JE – Sempre se fala de sexo na igreja de maneira superficial e em algumas o assunto sexo é quase proibido. Por que é tão difícil se falar de sexo? Falar sobre sexo é difícil porque se encosta à noção de pecado. Sabemos que muitas vezes os “piores” pecados na igreja estavam agregados às idéias de adultério, gravidez indesejada, promiscuidade no namoro, homossexualidade e etc. Assim, todo o esforço hoje em se perceber a importância de se tratar este assunto fica meio que contaminado por esta idéia do pecado.
JE – Quando o sexo passa a ser pecado?

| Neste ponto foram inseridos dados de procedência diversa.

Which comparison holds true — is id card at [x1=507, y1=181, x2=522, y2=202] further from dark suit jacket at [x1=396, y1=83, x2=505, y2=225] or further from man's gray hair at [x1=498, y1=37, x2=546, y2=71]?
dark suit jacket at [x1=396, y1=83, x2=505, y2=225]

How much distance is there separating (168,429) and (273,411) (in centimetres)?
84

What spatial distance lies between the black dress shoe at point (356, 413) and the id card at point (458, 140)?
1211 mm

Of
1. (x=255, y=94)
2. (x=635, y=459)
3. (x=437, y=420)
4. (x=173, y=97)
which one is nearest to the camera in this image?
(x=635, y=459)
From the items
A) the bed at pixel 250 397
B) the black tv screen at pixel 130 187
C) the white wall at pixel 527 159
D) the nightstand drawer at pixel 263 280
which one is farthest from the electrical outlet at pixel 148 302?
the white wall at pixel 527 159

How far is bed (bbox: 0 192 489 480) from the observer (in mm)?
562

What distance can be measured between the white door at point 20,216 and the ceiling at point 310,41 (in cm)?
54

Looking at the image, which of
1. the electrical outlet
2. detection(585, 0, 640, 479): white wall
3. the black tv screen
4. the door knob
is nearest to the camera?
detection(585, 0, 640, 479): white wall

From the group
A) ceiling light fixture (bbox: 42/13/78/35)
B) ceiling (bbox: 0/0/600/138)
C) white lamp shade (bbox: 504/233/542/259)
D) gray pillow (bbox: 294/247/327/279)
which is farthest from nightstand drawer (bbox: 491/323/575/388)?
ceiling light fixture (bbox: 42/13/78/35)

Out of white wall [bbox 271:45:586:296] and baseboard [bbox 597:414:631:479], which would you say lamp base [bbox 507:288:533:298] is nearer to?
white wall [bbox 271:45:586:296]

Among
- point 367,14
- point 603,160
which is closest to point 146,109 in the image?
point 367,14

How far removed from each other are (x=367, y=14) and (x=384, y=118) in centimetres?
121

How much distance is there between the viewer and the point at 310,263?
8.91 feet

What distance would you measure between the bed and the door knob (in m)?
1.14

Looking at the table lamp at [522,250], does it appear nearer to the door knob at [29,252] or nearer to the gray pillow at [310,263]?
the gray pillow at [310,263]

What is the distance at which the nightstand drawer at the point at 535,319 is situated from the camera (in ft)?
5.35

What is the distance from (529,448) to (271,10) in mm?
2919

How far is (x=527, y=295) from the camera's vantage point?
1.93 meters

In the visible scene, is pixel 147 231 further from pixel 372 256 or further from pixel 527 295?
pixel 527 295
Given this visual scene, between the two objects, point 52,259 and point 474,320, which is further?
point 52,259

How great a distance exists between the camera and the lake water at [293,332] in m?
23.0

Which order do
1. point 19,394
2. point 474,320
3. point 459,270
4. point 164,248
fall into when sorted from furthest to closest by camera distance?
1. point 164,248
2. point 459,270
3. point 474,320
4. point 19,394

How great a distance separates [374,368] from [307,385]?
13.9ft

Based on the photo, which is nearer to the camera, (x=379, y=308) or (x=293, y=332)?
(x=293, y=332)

Quando o sexo lhe afastar de Deus.
JE – Em suas palestras ou atendimentos em sua clínica, qual o caso que mais te intrigou? Uma das minhas pacientes me relatou que tinha cerca de 5 anos quando perguntou a mãe o que era motel. A mãe disse que era um lugar de dormir uma noite só. Um dia a família saiu para viajar e a filha perguntou mais uma vez a mãe se eles iriam dormir em um motel. A mãe disse que não, porque motel era para marginais e pessoas de baixo calão. Sempre que passava em frente a um motel e via alguém saindo, imaginava que aquelas pessoas eram bandidas. Depois que descobriu que aquelas pessoas faziam sexo lá, (a concepção de motel no Brasil é oposta à concepção americana) ela se bloqueou em relação ao sexo. Sexo para ela era coisa de bandido, de gente sem escrúpulos, e isso teve de ser trabalhado no seu lado psicológico já que não concebia a idéia de sexo como presente de Deus, dentro do casamento. Highlights: “A mídia massifica, uniformiza e desconsidera as subjetividades e particularidades da sexualidade humana. As revistas masculinas e femininas ditaram a mentira de que ”pênis grande é o que conta” e traumatizaram muitos homens.” “Não há uma idade pré-estabelecida pra se conversar sobre sexo, se entendemos que desde que nascemos somos seres sexuais, compreenderemos que a sexualidade é algo amplo em nós, ela não se restringe ao ato sexual, portanto, mais importante do que se falar sobre sexo é ensinar e permitir a percepção da sexualidade como normal e natural nas nossas vidas.”

* Ela é uma das pioneiras no Brasil na pesquisa da sexualidade sob o prisma da santidade. Gina Strozzi é casada com o Pr. Augusto Nicolau da Igreja Batista da Liberdade em São Paulo, tem um filho de 4 anos chamado Guilherme. Gina é formada em Teologia, Pedagogia, Psicologia e Sexologia pela USP. É Mestre e doutoranda em Ciências da Religião pela PUC-SP.